{"title":"Locality Aware Memory Assignment and Tiling","authors":"Samuel Rogers, H. Tabkhi","doi":"10.1145/3195970.3196070","DOIUrl":null,"url":null,"abstract":"With the trend toward specialization, an efficient memory-path design is vital to capitalize customization in data-path. A monolithic memory hierarchy is often highly inefficient for irregular applications, traditionally targeted for CPUs. New approaches and tools are required to offer application-specific memory customization combining the benefits of cache and scratchpad memory simultaneously.This paper introduces a novel approach for automated application-specific on-chip memory assignment and tiling. The approach offers two major tools: (1) static memory access analysis and (2) variable-level memory assignment. Static memory analysis performs at the LLVM abstraction. It extracts target-independent pointer behaviors, measures the access strides and analyze the prefetchability of variables. (2) variable-level memory assignment creates a memory allocation graph for memory assignment (cache vs. scratchpad) based on the variables size and their estimated locality. It also explores the opportunity for tiling memory access.

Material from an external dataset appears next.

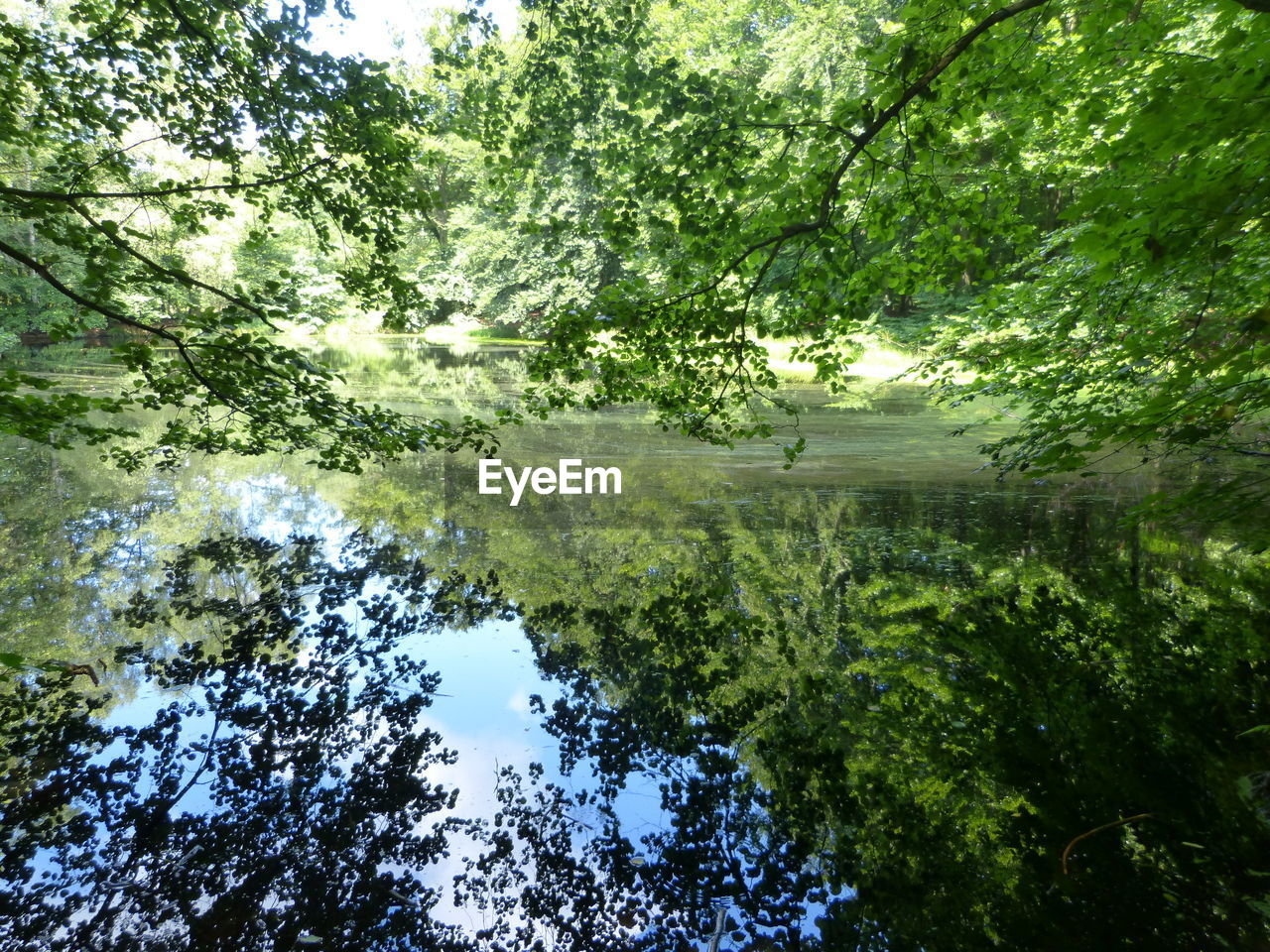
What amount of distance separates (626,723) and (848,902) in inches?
69.6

For the exploration and results, this paper uses Machsuite benchmarks (with both regular & irregular memory access behaviors), and gem5-Aladdin tool for performance & power evaluation. The proposed approach optimizes the memory hierarchy by automatically combining the benefits of cache, (tiled-) scratchpad at variable level granularity per individual applications. The results demonstrate more than 45% improvement in our power-stall product, on average, over the monolithic cache or scratchpad design.","PeriodicalId":6491,"journal":{"name":"2018 55th ACM/ESDA/IEEE Design Automation Conference (DAC)","volume":"1 1","pages":"1-6"},"PeriodicalIF":0.0000,"publicationDate":"2018-06-01","publicationTypes":"Journal Article","fieldsOfStudy":null,"isOpenAccess":false,"openAccessPdf":"","citationCount":"6","resultStr":null,"platform":"Semanticscholar","paperid":null,"PeriodicalName":"2018 55th ACM/ESDA/IEEE Design Automation Conference (DAC)","FirstCategoryId":"1085","ListUrlMain":"https://doi.org/10.1145/3195970.3196070","RegionNum":0,"RegionCategory":null,"ArticlePicture":[],"TitleCN":null,"AbstractTextCN":null,"PMCID":null,"EPubDate":"","PubModel":"","JCR":"","JCRName":"","Score":null,"Total":0}
引用次数: 6
Abstract
With the trend toward specialization, an efficient memory-path design is vital to capitalize customization in data-path. A monolithic memory hierarchy is often highly inefficient for irregular applications, traditionally targeted for CPUs. New approaches and tools are required to offer application-specific memory customization combining the benefits of cache and scratchpad memory simultaneously.This paper introduces a novel approach for automated application-specific on-chip memory assignment and tiling. The approach offers two major tools: (1) static memory access analysis and (2) variable-level memory assignment. Static memory analysis performs at the LLVM abstraction. It extracts target-independent pointer behaviors, measures the access strides and analyze the prefetchability of variables. (2) variable-level memory assignment creates a memory allocation graph for memory assignment (cache vs. scratchpad) based on the variables size and their estimated locality. It also explores the opportunity for tiling memory access. For the exploration and results, this paper uses Machsuite benchmarks (with both regular & irregular memory access behaviors), and gem5-Aladdin tool for performance & power evaluation. The proposed approach optimizes the memory hierarchy by automatically combining the benefits of cache, (tiled-) scratchpad at variable level granularity per individual applications. The results demonstrate more than 45% improvement in our power-stall product, on average, over the monolithic cache or scratchpad design.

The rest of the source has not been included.